ResKoopNet: Learning Koopman Representations for Complex Dynamics with Spectral Residuals
Yuanchao Xu, Kaidi Shao, Nikos Logothetis, Zhongwei Shen
TL;DR
ResKoopNet addresses the challenge of accurately estimating the Koopman operator spectrum for high-dimensional nonlinear dynamics, including both discrete and continuous components. It directly minimizes the spectral residual by learning dictionary functions with a neural network, yielding a closed-form Koopman matrix $\tilde{K}(\theta)=(G(\theta)+\sigma I)^{-1}A(\theta)$ and enabling pseudospectrum analysis. The method overcomes spectral inclusion and demonstrates superior spectral accuracy across pendulum, turbulence, and neural-dynamics datasets, requiring fewer dictionary observables than prior approaches. Although computationally intensive, this framework integrates spectral accuracy with neural dictionary learning to provide a principled, data-driven tool for analyzing complex dynamical systems.
Abstract
Analyzing the long-term behavior of high-dimensional nonlinear dynamical systems remains a significant challenge. While the Koopman operator framework provides a powerful global linearization tool, current methods for approximating its spectral components often face theoretical limitations and depend on predefined dictionaries. Residual Dynamic Mode Decomposition (ResDMD) advanced the field by introducing the \emph{spectral residual} to assess Koopman operator approximation accuracy; however, its approach of only filtering precomputed spectra prevents the discovery of the operator's complete spectral information, a limitation known as the `spectral inclusion' problem.
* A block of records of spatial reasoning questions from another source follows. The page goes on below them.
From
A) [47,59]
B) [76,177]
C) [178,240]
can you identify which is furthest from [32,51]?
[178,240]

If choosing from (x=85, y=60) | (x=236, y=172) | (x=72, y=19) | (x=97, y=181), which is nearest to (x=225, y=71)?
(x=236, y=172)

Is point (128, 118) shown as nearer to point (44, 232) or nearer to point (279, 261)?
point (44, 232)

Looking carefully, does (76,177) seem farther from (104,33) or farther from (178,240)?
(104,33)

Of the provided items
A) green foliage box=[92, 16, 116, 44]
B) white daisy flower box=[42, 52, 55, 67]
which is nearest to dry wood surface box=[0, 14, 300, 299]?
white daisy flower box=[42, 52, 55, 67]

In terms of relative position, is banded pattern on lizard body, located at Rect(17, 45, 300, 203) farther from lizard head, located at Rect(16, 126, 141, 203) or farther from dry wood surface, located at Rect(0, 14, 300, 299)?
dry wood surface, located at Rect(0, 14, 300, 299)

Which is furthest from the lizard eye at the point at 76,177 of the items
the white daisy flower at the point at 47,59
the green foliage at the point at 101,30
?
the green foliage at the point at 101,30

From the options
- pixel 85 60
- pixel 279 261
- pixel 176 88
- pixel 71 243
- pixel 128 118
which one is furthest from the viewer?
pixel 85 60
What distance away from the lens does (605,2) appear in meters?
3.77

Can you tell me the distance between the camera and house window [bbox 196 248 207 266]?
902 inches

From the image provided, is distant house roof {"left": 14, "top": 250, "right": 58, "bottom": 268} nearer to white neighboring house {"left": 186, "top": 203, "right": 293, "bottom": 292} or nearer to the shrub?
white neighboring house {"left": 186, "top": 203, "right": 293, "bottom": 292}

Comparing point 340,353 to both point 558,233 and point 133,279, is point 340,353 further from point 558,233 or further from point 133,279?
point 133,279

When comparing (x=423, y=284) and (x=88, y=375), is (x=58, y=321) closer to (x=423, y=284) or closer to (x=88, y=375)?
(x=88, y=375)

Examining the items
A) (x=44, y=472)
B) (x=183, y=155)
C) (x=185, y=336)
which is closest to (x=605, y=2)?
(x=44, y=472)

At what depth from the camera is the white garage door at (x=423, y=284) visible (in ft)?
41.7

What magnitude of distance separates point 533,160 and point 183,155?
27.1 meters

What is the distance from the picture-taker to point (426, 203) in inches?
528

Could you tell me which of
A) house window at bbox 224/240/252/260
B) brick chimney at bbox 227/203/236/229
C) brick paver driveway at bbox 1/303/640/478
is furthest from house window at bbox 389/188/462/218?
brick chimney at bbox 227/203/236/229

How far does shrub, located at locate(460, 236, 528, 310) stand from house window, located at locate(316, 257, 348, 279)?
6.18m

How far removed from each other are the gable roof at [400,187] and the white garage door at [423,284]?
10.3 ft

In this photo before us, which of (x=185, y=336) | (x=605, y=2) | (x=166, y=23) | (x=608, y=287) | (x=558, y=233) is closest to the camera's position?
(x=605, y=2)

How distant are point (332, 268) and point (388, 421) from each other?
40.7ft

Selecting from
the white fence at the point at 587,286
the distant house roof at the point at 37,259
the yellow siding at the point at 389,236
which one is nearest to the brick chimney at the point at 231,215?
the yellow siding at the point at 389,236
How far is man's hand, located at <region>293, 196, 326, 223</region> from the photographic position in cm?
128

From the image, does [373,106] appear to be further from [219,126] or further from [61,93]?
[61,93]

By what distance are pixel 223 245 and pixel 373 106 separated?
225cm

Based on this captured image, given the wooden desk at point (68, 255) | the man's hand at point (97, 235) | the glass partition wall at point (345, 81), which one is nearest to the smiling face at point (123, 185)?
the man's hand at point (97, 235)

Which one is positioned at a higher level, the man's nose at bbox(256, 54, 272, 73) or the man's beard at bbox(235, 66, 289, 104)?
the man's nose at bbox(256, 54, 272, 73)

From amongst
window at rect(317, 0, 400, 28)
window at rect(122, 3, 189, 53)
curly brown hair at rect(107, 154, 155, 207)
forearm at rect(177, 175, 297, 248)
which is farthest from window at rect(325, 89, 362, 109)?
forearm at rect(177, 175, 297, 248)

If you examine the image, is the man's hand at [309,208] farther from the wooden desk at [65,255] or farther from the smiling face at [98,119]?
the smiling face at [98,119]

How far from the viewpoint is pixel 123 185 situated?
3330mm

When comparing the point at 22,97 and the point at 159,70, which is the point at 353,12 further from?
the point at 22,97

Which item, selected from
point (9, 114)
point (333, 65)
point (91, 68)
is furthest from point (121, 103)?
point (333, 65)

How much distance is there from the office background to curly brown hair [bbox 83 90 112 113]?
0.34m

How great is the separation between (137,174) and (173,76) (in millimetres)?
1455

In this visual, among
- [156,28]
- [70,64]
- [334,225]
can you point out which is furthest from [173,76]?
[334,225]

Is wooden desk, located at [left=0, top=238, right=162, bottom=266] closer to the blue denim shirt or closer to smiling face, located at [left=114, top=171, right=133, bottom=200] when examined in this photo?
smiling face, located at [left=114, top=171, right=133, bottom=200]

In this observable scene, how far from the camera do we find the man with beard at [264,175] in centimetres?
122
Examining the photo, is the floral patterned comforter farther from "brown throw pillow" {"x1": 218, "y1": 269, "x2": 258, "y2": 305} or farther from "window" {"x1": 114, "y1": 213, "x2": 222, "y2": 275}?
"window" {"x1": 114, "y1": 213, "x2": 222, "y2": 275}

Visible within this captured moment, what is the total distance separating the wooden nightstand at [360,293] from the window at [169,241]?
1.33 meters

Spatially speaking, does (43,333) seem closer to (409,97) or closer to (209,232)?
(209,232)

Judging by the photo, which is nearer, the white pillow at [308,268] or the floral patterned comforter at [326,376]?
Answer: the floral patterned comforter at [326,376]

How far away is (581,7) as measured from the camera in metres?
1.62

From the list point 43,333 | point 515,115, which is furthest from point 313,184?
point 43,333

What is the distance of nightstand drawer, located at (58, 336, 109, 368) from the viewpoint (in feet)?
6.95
We introduce ResKoopNet (Residual-based Koopman-learning Network), a novel method that directly addresses this by explicitly minimizing the \emph{spectral residual} to compute Koopman eigenpairs. This enables the identification of a more precise and complete Koopman operator spectrum. Using neural networks, our approach provides theoretical guarantees while maintaining computational adaptability. Experiments on a variety of physical and biological systems show that ResKoopNet achieves more accurate spectral approximations than existing methods, particularly for high-dimensional systems and those with continuous spectra, which demonstrates its effectiveness as a tool for analyzing complex dynamical systems.